Meski demikian, Jumisih mengajak kepada seluruh buruh perempuan, agar tidak tunduk terhadap aturan-aturan yang merugikan buruh perempuan.
Lantaran, negara telah menjamin hal tersebut, sehingga hanya dibutuhkan keberanian untuk melaporkannya.
"Sekarang kan sudah ada UU (Tindak Pidana Kekerasan Seksual (TPKS), tetapi PP turunannya masih dalam proses perancangan. Namun sebetulnya, itu juga bisa dimanfaatkan supaya pihak korban mendapatkan keadilan, dengan melapor ke posko pembelaan, atau ke Pusat Pelayanan Terpadu Pemberdayaan Perempuan dan Anak (P2TP2A) setempat dan juga pihak kepolisian," katanya.
Selain itu, Jumisih meminta, apabila hal itu terbukti nyata, maka pihak perusahaan dan juga pemerintah harus bertanggungjawab.
Dengan demikian, tidak ada lagi buruh, khususnya buruh perempuan, yang menjadi korban akibat regulasi yang buruk dan pemanfaatan relasi kuasa yang sewenang-wenang.
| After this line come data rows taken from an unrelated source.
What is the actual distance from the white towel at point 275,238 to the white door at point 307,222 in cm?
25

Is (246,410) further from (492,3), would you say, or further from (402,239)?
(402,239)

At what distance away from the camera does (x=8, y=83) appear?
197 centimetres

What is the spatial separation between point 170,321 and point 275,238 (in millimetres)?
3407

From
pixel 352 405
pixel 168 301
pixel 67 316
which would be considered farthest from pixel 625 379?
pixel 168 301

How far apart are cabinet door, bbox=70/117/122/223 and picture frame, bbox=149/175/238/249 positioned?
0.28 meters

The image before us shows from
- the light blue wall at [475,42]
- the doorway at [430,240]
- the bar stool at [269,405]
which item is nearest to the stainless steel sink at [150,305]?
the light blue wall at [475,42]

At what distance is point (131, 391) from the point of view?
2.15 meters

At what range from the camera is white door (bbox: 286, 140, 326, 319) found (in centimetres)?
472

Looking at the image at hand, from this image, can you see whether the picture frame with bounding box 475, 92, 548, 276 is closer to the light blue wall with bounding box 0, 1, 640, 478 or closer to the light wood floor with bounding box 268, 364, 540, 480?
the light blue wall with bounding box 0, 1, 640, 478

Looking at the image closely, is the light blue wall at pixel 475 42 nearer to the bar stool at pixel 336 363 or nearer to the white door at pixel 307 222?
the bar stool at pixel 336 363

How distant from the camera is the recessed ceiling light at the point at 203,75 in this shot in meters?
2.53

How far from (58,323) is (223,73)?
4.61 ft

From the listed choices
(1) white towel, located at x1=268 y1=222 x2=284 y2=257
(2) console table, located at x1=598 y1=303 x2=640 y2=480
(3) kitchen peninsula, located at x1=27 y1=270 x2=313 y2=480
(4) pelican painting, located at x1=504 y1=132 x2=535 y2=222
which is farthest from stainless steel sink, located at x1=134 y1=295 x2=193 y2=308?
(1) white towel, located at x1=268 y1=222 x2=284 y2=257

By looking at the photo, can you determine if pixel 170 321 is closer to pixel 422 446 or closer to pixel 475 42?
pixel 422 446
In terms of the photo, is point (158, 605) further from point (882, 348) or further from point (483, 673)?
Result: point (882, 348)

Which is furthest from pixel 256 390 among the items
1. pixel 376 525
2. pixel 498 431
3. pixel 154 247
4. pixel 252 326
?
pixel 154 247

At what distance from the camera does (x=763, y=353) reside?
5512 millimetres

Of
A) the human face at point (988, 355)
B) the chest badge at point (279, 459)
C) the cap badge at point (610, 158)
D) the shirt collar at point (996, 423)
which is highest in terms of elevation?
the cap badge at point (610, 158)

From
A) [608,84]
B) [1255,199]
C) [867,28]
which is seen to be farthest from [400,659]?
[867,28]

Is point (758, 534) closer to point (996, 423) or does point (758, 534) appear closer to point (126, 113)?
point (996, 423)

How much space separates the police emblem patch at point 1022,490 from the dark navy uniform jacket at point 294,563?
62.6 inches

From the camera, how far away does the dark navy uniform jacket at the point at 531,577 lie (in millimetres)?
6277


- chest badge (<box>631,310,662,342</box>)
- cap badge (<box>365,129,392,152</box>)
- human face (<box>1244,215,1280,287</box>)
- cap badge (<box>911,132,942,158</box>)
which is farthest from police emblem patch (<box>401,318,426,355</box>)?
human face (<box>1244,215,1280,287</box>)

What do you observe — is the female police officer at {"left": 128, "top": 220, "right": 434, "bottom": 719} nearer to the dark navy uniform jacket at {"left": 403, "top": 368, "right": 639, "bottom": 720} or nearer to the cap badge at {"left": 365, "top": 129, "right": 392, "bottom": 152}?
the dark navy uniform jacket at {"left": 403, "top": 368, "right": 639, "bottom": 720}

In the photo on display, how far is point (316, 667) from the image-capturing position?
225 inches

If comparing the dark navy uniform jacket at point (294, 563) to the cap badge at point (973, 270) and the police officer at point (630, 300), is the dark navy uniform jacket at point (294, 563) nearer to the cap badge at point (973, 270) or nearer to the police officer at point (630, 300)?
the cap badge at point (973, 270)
Persoalan tersebut juga harus meminta pertanggungjawaban dari pengusaha dan juga pemerintah, di mana sebagai korban, pekerja berhak untuk mendapatkan keadilan.
"Ketika korban melapor, tentu saja harus mendapatkan pendampingan hukum, waktu, kesempatan dan fasilitas yang disediakan oleh perusahaan dengan catatan tidak mengintimidasinya," pungkasnya.